Data shown -

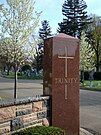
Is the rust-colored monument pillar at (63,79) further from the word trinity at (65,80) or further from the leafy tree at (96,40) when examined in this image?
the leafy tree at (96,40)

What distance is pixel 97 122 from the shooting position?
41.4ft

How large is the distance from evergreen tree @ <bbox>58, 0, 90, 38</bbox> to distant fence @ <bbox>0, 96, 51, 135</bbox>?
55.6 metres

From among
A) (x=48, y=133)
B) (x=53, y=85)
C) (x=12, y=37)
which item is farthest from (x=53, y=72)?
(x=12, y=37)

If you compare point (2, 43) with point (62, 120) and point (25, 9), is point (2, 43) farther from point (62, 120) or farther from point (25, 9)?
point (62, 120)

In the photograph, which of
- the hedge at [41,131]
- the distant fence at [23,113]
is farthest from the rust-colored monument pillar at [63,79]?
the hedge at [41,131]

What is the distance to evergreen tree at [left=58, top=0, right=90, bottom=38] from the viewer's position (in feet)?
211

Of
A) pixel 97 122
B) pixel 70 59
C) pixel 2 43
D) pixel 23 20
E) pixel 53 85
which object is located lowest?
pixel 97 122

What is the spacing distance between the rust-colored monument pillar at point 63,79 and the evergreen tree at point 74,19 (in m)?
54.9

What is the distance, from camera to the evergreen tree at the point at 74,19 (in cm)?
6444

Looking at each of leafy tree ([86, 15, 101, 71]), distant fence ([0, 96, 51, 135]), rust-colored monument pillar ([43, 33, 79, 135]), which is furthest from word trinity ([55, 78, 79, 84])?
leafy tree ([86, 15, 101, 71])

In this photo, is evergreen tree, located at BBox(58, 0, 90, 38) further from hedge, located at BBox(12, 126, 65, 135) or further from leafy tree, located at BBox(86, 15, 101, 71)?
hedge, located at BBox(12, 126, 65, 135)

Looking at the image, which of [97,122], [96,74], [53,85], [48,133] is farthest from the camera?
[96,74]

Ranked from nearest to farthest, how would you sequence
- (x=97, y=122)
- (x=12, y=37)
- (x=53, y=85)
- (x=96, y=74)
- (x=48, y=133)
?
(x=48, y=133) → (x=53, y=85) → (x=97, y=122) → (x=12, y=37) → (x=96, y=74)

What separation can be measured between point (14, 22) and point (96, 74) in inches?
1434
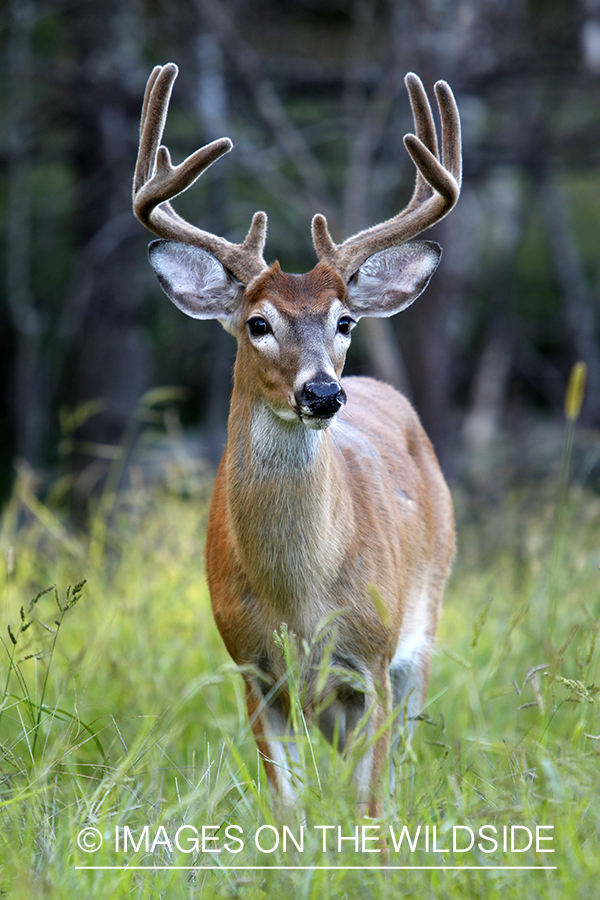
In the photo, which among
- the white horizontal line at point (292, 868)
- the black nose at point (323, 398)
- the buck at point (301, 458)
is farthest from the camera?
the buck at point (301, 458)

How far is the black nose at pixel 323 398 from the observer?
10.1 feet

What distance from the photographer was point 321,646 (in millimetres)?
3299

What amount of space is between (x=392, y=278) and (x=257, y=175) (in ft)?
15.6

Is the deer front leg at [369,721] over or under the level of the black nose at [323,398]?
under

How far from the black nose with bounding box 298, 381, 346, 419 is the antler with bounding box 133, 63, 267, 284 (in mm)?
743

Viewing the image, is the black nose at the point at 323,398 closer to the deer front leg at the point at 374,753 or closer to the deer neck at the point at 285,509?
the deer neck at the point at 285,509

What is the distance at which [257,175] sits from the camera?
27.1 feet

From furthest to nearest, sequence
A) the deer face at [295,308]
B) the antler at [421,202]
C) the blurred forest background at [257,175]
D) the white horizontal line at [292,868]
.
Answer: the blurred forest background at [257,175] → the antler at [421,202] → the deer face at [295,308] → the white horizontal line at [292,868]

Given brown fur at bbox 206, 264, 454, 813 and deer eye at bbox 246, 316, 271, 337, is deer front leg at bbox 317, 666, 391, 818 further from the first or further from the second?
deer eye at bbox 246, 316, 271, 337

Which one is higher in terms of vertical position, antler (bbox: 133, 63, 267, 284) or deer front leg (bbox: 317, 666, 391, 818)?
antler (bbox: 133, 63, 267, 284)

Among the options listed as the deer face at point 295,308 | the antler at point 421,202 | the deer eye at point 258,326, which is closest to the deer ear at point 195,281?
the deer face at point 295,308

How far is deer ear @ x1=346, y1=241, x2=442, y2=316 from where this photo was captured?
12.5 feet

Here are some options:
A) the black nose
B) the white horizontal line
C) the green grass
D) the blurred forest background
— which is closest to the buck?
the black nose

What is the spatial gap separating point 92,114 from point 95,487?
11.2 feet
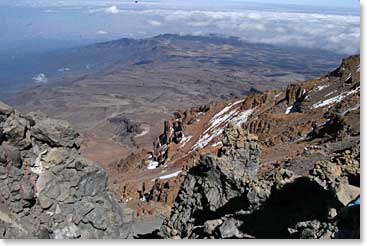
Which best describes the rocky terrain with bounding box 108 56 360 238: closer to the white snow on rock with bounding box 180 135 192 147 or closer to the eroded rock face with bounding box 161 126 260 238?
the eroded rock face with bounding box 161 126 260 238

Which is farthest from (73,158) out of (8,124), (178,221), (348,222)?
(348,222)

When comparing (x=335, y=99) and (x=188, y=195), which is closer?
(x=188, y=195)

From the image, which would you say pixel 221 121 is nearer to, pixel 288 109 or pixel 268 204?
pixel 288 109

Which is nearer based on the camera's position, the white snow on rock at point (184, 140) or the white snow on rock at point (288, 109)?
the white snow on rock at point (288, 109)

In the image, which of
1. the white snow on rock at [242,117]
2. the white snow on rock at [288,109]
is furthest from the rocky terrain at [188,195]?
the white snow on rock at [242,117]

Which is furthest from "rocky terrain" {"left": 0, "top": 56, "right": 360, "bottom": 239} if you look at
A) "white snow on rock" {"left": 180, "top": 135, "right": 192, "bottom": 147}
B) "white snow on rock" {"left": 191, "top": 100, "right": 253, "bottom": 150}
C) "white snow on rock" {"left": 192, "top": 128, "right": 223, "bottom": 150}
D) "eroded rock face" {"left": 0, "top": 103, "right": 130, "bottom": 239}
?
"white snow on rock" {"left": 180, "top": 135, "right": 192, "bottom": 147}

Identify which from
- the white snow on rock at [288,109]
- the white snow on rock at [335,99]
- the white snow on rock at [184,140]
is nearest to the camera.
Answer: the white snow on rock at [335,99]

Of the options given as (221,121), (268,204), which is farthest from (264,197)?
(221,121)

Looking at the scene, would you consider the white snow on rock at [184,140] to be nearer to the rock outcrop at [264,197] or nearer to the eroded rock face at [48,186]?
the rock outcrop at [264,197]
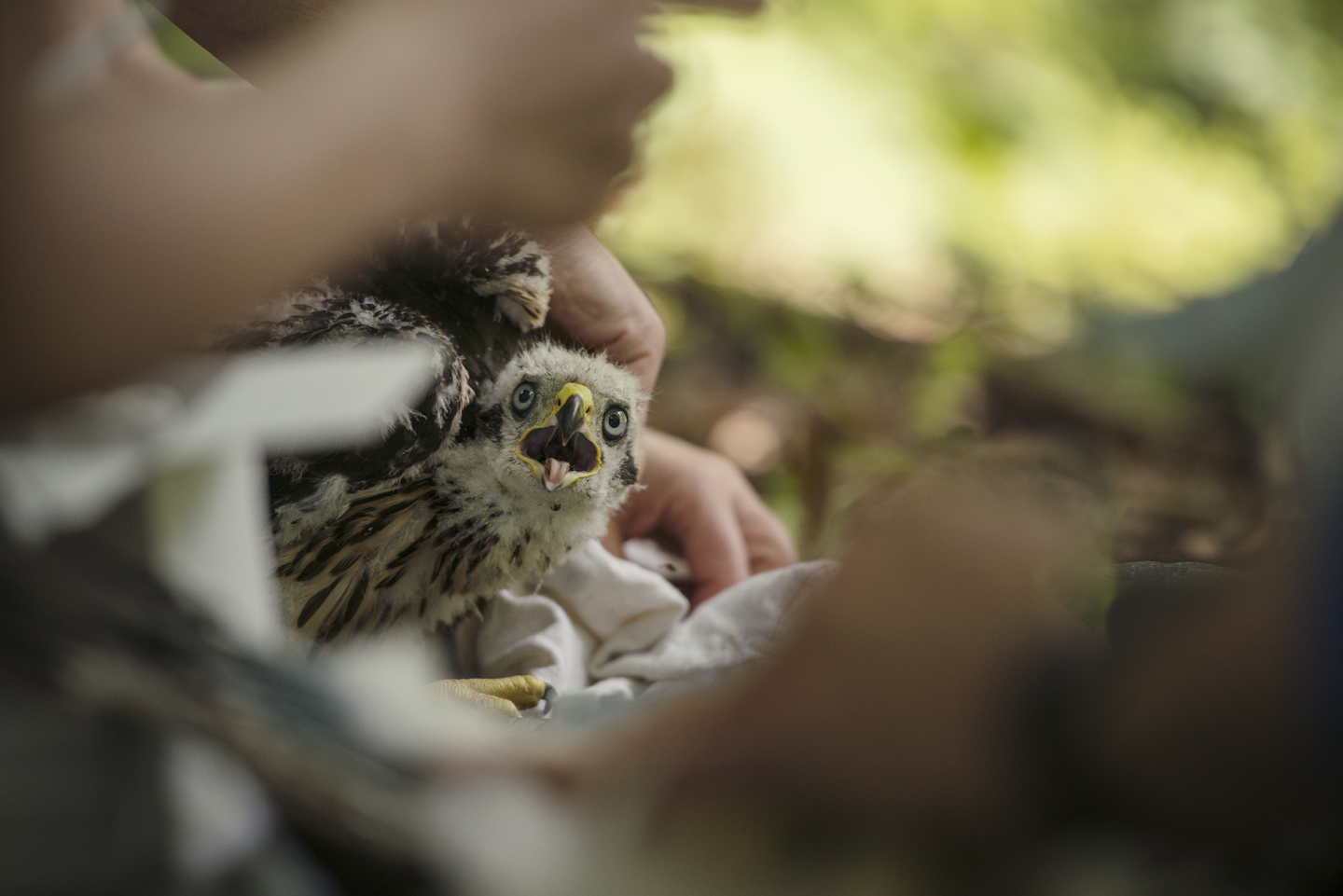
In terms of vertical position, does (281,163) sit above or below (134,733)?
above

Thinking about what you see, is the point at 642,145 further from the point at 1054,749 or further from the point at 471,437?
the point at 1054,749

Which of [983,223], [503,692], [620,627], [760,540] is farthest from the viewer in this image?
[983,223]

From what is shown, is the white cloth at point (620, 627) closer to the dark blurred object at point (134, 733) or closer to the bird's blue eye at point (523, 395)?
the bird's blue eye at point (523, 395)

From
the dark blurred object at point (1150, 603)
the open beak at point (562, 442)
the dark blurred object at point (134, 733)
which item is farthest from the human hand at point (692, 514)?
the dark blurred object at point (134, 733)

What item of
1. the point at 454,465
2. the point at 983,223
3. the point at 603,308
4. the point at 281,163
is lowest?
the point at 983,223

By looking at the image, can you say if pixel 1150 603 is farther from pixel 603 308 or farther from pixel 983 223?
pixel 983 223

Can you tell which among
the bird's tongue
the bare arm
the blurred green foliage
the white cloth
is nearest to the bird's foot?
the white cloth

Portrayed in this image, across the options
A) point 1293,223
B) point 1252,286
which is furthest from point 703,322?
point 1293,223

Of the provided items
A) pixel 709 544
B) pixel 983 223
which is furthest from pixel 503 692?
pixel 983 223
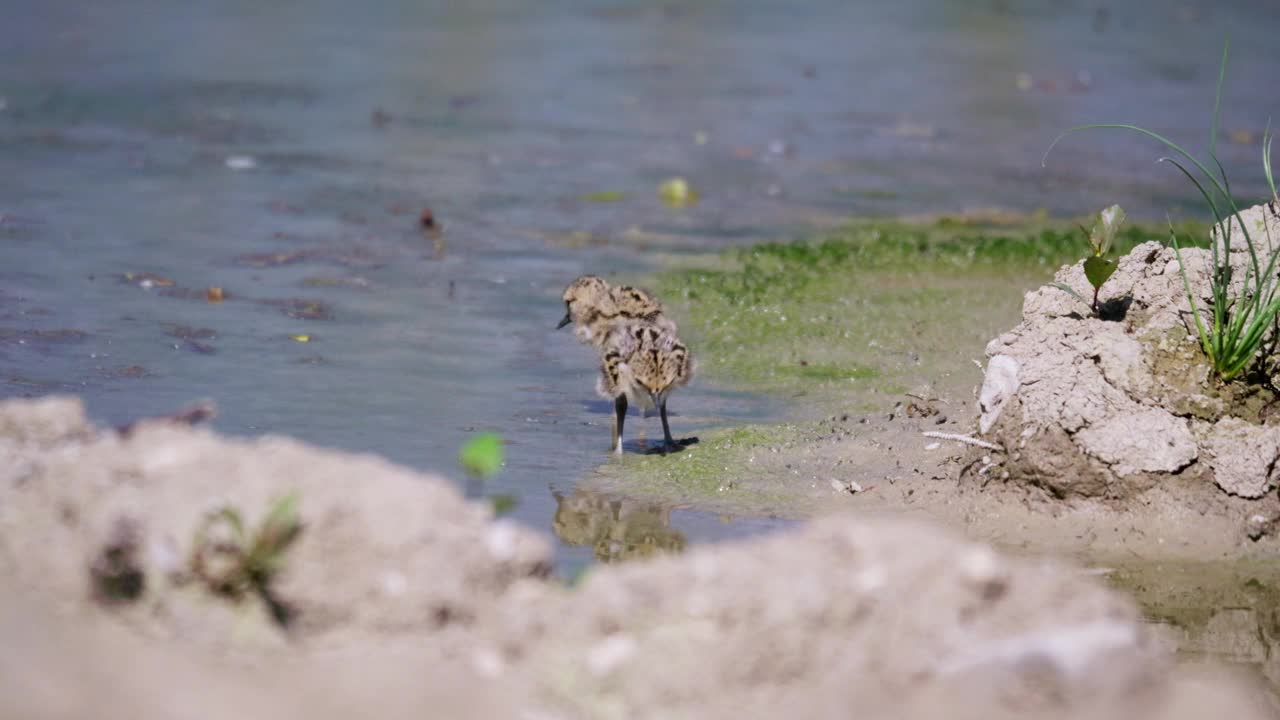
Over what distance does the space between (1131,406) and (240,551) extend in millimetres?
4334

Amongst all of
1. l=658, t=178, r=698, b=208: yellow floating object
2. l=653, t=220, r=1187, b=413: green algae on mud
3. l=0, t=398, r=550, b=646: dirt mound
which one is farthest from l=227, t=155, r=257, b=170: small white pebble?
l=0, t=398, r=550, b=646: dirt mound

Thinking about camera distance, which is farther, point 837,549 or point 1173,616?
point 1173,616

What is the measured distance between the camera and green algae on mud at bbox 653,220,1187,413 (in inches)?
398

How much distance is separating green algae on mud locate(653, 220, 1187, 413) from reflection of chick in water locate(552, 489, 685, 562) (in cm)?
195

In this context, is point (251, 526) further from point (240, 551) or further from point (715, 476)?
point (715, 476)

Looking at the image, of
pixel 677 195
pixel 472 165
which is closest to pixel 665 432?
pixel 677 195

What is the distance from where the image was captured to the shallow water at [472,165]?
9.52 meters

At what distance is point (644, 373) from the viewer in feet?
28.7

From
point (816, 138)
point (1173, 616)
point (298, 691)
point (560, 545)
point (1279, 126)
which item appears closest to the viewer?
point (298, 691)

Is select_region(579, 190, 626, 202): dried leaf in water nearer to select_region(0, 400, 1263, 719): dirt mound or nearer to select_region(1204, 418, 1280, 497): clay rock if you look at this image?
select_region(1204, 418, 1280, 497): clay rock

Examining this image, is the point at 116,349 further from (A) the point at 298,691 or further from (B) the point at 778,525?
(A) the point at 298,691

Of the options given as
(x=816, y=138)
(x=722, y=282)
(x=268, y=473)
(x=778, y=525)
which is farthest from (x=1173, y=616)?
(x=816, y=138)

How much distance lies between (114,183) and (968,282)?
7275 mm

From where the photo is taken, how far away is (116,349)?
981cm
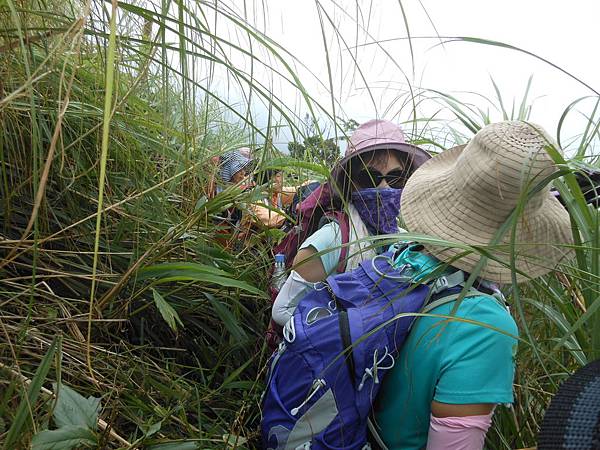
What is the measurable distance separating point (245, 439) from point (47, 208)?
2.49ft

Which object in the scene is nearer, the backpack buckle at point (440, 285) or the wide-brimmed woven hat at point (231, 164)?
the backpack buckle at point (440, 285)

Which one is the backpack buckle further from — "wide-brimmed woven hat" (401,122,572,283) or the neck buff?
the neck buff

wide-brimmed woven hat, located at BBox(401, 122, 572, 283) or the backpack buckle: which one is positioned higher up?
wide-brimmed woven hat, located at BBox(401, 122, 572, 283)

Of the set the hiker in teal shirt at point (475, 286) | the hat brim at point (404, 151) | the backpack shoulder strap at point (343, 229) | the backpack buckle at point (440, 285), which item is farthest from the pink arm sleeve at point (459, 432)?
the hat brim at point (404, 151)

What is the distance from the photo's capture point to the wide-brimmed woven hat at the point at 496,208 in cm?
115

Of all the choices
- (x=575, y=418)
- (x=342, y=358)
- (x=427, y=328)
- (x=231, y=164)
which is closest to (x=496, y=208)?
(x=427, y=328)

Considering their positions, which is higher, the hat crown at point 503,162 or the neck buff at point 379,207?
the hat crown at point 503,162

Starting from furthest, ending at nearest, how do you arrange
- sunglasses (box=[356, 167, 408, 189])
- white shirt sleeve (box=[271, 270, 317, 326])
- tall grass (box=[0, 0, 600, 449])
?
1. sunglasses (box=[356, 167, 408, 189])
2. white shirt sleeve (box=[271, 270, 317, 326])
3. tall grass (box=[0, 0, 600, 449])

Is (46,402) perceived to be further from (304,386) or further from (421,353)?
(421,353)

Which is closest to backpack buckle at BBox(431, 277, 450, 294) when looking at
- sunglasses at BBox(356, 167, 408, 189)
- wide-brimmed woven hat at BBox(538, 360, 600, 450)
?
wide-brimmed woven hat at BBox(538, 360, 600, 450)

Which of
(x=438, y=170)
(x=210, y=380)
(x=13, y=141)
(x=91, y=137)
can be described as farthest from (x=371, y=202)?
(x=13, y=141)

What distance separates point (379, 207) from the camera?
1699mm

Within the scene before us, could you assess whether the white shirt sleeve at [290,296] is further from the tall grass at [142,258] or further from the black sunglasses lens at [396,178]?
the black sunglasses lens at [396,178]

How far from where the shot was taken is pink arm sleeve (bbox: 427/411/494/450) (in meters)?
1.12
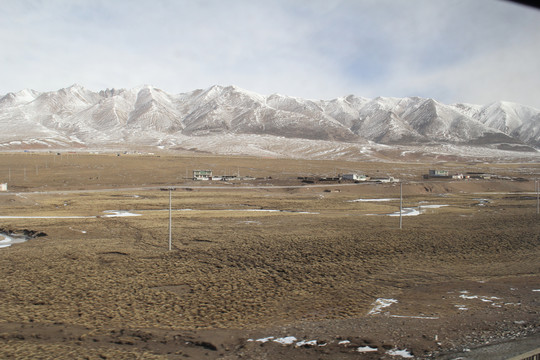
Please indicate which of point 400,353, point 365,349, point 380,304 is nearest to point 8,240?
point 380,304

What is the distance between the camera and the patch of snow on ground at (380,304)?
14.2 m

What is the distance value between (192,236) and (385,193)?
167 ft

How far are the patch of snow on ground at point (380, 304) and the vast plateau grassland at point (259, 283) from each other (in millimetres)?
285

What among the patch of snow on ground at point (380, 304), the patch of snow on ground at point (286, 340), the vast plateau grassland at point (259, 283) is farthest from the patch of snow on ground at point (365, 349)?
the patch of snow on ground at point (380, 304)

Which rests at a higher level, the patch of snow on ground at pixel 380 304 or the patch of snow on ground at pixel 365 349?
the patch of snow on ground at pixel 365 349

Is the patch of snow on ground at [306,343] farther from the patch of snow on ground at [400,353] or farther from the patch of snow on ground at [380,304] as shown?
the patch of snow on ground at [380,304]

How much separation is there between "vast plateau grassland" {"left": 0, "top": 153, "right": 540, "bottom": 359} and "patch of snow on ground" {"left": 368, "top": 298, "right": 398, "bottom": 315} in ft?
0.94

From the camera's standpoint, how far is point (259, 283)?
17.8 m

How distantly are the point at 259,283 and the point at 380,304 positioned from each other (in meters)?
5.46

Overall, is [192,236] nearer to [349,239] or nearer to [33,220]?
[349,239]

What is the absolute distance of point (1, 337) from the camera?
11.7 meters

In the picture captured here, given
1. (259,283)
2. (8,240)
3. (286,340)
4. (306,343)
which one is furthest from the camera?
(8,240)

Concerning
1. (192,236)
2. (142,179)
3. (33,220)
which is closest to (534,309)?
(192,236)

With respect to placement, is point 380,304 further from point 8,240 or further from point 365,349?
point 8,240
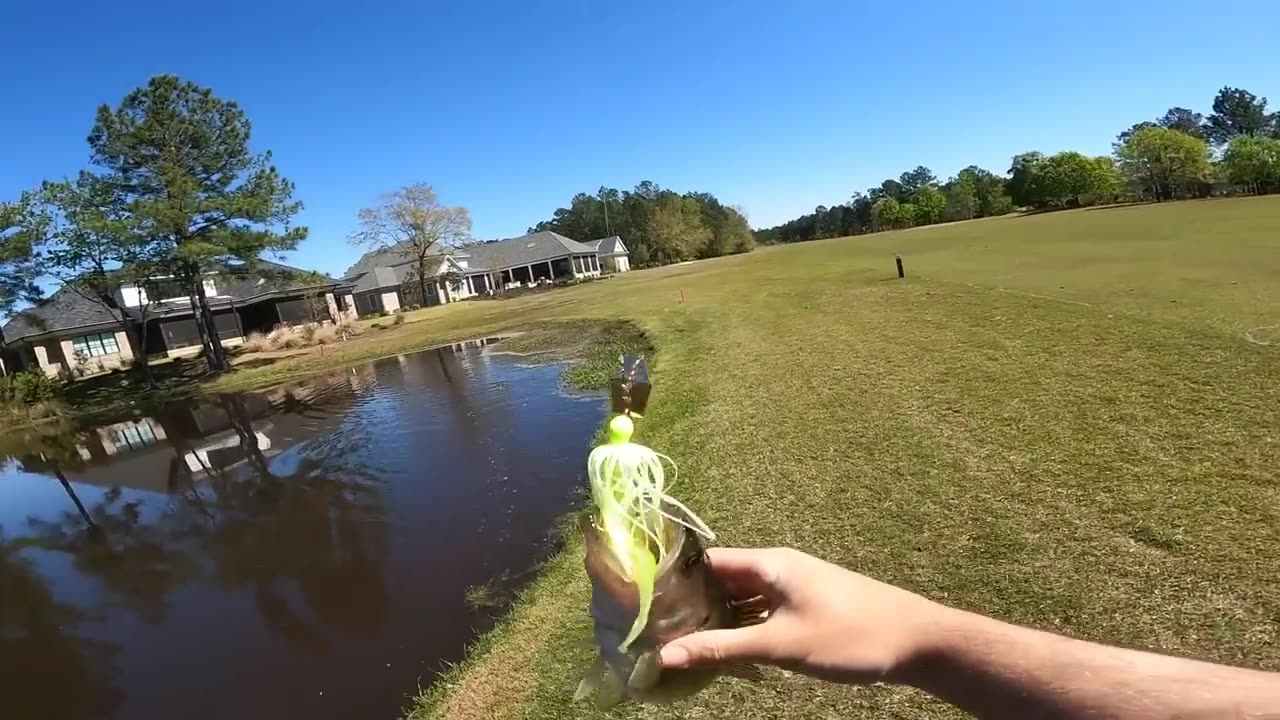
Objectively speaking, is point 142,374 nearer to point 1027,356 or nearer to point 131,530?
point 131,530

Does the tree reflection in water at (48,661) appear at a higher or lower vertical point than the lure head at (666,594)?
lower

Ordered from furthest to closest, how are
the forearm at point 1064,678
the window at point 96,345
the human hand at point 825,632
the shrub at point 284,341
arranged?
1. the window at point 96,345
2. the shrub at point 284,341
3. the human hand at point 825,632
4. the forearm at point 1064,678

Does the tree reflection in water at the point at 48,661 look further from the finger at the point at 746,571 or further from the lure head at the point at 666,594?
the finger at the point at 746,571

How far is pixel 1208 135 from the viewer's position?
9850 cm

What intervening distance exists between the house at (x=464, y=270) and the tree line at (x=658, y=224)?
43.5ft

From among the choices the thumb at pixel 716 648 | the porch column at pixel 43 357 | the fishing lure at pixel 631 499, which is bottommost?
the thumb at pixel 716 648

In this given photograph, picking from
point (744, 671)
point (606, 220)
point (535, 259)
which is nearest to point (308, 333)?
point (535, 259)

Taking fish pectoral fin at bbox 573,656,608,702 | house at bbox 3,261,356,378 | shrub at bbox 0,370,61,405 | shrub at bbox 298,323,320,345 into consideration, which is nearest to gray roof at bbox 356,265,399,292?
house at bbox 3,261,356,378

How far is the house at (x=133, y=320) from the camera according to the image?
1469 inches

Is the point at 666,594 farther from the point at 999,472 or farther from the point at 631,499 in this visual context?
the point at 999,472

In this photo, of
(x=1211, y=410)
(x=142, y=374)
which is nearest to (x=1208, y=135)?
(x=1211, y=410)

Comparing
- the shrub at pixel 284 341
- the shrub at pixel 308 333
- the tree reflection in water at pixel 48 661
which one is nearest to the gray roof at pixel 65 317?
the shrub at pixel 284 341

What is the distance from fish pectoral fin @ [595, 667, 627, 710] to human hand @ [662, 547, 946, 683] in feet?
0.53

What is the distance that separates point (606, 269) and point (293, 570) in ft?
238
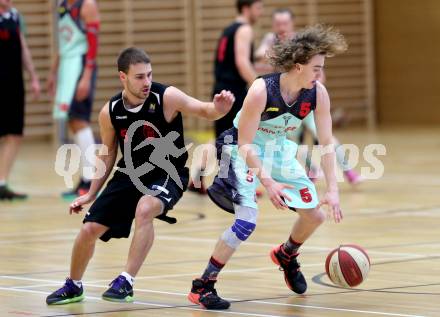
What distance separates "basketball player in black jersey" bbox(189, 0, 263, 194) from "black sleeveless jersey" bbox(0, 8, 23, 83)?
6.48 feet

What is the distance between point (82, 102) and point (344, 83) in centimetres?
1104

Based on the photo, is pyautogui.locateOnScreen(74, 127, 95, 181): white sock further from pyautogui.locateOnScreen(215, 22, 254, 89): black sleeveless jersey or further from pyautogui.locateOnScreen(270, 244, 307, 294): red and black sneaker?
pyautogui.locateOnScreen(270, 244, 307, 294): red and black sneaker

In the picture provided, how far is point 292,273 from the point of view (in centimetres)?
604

Given problem -
Could you rewrite the records from the line containing "In the picture provided, how" through the end of the records, replacing "point of view" with "camera position" and leaving everything else unchanged?

Solution for this exercise -
In the picture provided, how far is point 292,273 from the camera position (in centimetres)?
604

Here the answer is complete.